Si quelqu'un a peur de
quelque chose et que vous lui dites partager cette peur, quelque part
vous le rassurez et lui faites plaisir. Pourquoi ? Parce qu'il
se dit : « j'ai bien raison d'avoir peur de cette chose.
Je n'ai pas à avoir de honte de ça. Voici quelqu'un qui est proche
de moi. Ouf ! Tremblons ensemble ! » Tandis que si,
inversement, vous déclarez ne pas avoir peur de ladite chose qui
fait peur à l'autre, vous le mettez mal à l'aise. Il pourra se
dire : « si j'ai peur de ça et pas lui, c'est que je suis
un trouillard. Voici un comportement déshonorant de ma part !
Si j'ai peur et pas lui, ça peut aussi vouloir dire que je ne
comprend pas. Je suis un imbécile ! Et celui-là qui n'a pas
peur est loin de moi, n'a pas d'empathie pour le trouillard et
l'imbécile méprisable que je suis. » Il existe un confort de
la peur. Si je déclare : « comme tout le monde je tremble
devant l'idée de mourir », je rassure. Si je dis : « je
n'ai pas peur de mourir », c'est louche et déstabilisant pour
mon auditoire trembleur. Les personnes profondément pieuses et
croyants dans un au-delà confortable et rassurant dérangent
absolument le matérialiste athée que terrorisé l'idée
de mourir. J'ai été matérialiste athée et j'ai effectivement un
soir été terrorisé tellement l'idée de ma mort me faisait peur. Aujourd'hui et depuis déjà bien des années je suis
devenu croyant et je me fiche des matérialistes fiers de trembler, s'ils me méprisent. Les autres me font pitié.
La peur à laquelle sont
attachés tant de gens offre un marché. Le marché de la peur
nourrit bien des discoureurs s'adressant à des croyants incertains
de leurs croyances. Il y a aussi un marché de la peur via les
médias. Ils vendent de la peur aux gogos et à gogo. Et gare à
celui qui ne ressent pas la tremblotte réglementaire !
Par exemple, quand arrive
le réveillon de Noël ou du Jour de l'an, les médias nous bassinent
avec les fantastiques mesures de sécurité concomitantes. Les télés
nous fournissent des images de policiers et gendarmes sur le terrain.

LIGNES DE DONNÉES.
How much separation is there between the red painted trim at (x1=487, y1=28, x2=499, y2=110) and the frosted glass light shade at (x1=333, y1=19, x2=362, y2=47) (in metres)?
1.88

==

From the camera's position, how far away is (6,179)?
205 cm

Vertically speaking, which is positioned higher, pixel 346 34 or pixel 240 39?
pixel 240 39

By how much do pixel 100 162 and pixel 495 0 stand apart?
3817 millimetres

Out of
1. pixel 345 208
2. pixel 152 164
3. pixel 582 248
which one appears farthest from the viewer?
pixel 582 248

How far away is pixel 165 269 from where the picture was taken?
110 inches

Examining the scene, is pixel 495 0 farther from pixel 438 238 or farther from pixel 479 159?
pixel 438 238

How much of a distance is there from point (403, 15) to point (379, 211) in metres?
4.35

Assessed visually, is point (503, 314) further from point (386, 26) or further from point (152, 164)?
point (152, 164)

LES CONSIGNES.
A. Restituez sans aucune modification, dans le texte sur la peur, le passage qui va de « La peur à laquelle » jusqu'à « sur le terrain. ».
B. Répondez à ces questions sur le texte sur la peur :
(i) Quel effet produit-on, d'après le début, en disant à quelqu'un qu'on partage sa peur ?
(ii) Que vendent les médias aux gogos ?
(iii) À l'approche de quelles fêtes les médias insistent-ils sur les mesures de sécurité ?
Le matériel ne joue aucun rôle dans cet exercice.

CORRIGÉ DE L'EXERCICE.
A.
La peur à laquelle sont
attachés tant de gens offre un marché. Le marché de la peur
nourrit bien des discoureurs s'adressant à des croyants incertains
de leurs croyances. Il y a aussi un marché de la peur via les
médias. Ils vendent de la peur aux gogos et à gogo. Et gare à
celui qui ne ressent pas la tremblotte réglementaire !
Par exemple, quand arrive
le réveillon de Noël ou du Jour de l'an, les médias nous bassinent
avec les fantastiques mesures de sécurité concomitantes. Les télés
nous fournissent des images de policiers et gendarmes sur le terrain.

B.
(i) On le rassure et on lui fait plaisir.
(ii) De la peur.
(iii) Le réveillon de Noël ou du Jour de l'an.